» **Excerpt to read**:

___

Q: What is an anticoagulation?

More than 6 million people worldwide take oral anticoagulation medications to reduce the body's chances of forming dangerous blood clots. Our anticoagulation clinic is a special clinic dedicated to managing a patient’s dosage of blood thinning medications. Patients are prescribed medications to maintain an optimal therapeutic range to prevent complications such as unwanted blood clotting or excessive bleeding.


Q: What types of conditions do you treat?

We see patients with a variety of disorders such as abnormal heart rhythm, heart valve replacement, heart attack, deep vein thrombosis (clots in the thigh, leg, or pelvis), stroke, pulmonary embolism (clots that travel to the lungs), and a variety of other disorders.


Q: Why is anticoagulation therapy management necessary?

___

» **Extracted material**:
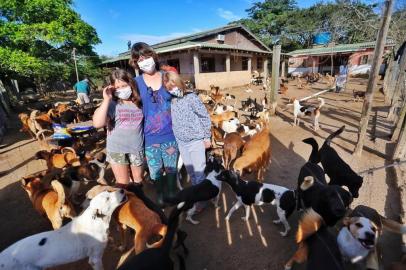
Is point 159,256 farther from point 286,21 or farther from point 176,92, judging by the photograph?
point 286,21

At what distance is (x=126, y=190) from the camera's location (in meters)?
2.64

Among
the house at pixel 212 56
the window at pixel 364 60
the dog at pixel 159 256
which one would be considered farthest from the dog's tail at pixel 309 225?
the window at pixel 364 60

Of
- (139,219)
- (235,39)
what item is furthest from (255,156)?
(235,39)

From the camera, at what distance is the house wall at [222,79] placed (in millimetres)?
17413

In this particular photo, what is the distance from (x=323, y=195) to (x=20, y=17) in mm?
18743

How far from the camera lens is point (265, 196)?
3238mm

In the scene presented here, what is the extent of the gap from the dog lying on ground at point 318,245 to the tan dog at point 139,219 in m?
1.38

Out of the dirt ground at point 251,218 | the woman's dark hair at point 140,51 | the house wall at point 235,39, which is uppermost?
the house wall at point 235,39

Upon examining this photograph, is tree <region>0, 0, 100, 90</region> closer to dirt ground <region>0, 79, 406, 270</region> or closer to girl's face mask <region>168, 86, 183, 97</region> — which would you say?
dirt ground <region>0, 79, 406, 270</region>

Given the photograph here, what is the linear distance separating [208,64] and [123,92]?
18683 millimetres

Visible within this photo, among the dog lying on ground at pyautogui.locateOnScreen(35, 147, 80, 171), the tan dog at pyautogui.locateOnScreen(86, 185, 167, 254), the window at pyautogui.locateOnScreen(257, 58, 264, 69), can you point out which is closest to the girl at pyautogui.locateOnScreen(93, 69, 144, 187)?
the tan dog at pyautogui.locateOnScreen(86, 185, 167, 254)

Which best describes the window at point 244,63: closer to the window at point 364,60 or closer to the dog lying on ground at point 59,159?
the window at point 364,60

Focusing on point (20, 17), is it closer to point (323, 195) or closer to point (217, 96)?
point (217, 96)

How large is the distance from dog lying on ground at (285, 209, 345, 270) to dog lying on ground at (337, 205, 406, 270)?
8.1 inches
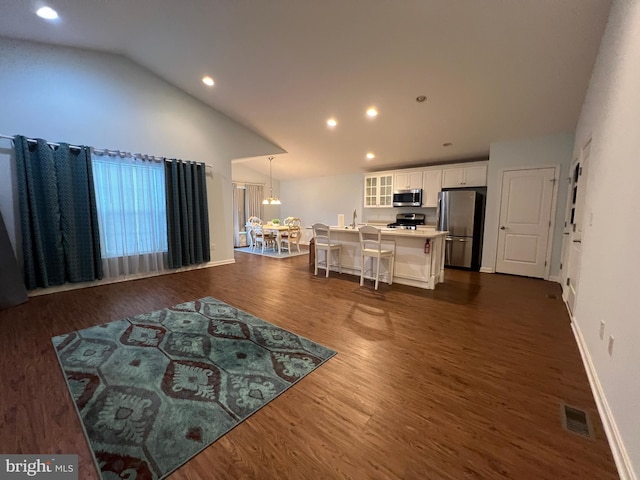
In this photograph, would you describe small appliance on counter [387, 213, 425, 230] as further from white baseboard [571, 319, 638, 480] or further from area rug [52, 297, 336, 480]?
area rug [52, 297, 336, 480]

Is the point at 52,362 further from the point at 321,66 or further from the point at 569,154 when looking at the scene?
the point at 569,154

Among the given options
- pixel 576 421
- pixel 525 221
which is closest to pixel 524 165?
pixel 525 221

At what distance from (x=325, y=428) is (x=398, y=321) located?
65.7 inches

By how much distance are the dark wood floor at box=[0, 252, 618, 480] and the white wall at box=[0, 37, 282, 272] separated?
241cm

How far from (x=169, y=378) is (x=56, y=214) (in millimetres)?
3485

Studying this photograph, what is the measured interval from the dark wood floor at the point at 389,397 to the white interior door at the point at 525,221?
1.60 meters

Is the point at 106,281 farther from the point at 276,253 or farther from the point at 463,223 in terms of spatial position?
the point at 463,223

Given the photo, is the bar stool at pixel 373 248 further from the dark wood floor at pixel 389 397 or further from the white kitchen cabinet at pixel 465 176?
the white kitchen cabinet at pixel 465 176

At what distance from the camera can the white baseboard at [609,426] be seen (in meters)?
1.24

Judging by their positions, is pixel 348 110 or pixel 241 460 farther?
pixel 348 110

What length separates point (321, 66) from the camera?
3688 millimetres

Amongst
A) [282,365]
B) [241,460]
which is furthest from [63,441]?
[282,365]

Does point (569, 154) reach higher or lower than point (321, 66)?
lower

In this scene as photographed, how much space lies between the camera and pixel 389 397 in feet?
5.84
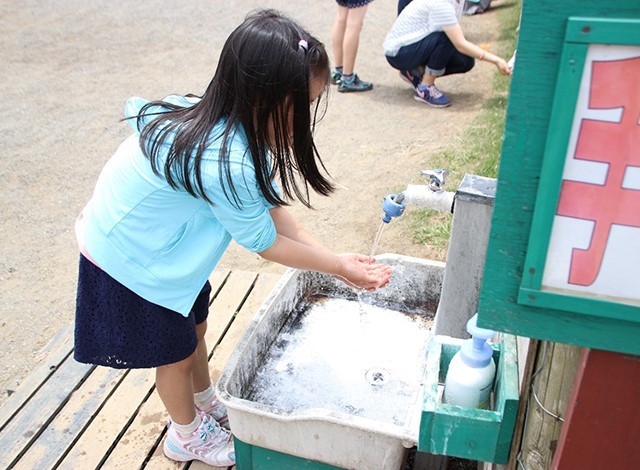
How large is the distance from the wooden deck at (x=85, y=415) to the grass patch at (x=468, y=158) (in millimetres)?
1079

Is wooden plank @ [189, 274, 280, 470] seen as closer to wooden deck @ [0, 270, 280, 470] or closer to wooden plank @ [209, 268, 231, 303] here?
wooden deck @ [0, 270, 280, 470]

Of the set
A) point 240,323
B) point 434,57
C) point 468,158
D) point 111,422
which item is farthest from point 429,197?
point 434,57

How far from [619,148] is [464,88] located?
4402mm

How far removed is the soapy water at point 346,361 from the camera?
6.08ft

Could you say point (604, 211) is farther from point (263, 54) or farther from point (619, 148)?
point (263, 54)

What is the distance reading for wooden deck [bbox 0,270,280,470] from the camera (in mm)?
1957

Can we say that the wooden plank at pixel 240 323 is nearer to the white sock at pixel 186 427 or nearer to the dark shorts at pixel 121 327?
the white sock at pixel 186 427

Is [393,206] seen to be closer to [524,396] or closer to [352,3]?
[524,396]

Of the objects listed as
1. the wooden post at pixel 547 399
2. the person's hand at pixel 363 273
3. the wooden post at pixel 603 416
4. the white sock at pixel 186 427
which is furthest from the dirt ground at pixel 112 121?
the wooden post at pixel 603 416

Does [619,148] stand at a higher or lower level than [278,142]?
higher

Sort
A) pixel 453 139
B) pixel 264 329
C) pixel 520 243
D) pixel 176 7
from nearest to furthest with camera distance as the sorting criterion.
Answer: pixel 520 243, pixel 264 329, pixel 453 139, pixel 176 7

___

» **What to do**:
a - Please repeat the wording of the anticoagulation clinic text, starting at "Q: What is an" and ending at "therapy management necessary?".
b - For each statement below, say yes or no according to the anticoagulation clinic text, and quote the words that decide it.
(i) More than 6 million people worldwide take oral anticoagulation medications.
(ii) The clinic sees only patients who have had a heart valve replacement.
(iii) Pulmonary embolism is described as clots that travel to the lungs.

» **List of solutions**:
a -
Q: What is an anticoagulation?

More than 6 million people worldwide take oral anticoagulation medications to reduce the body's chances of forming dangerous blood clots. Our anticoagulation clinic is a special clinic dedicated to managing a patient’s dosage of blood thinning medications. Patients are prescribed medications to maintain an optimal therapeutic range to prevent complications such as unwanted blood clotting or excessive bleeding.


Q: What types of conditions do you treat?

We see patients with a variety of disorders such as abnormal heart rhythm, heart valve replacement, heart attack, deep vein thrombosis (clots in the thigh, leg, or pelvis), stroke, pulmonary embolism (clots that travel to the lungs), and a variety of other disorders.


Q: Why is anticoagulation therapy management necessary?

b -
(i) Yes: "More than 6 million people worldwide take oral anticoagulation medications"
(ii) No: "We see patients with a variety of disorders such as abnormal heart rhythm, heart valve replacement, heart attack"
(iii) Yes: "pulmonary embolism (clots that travel to the lungs)"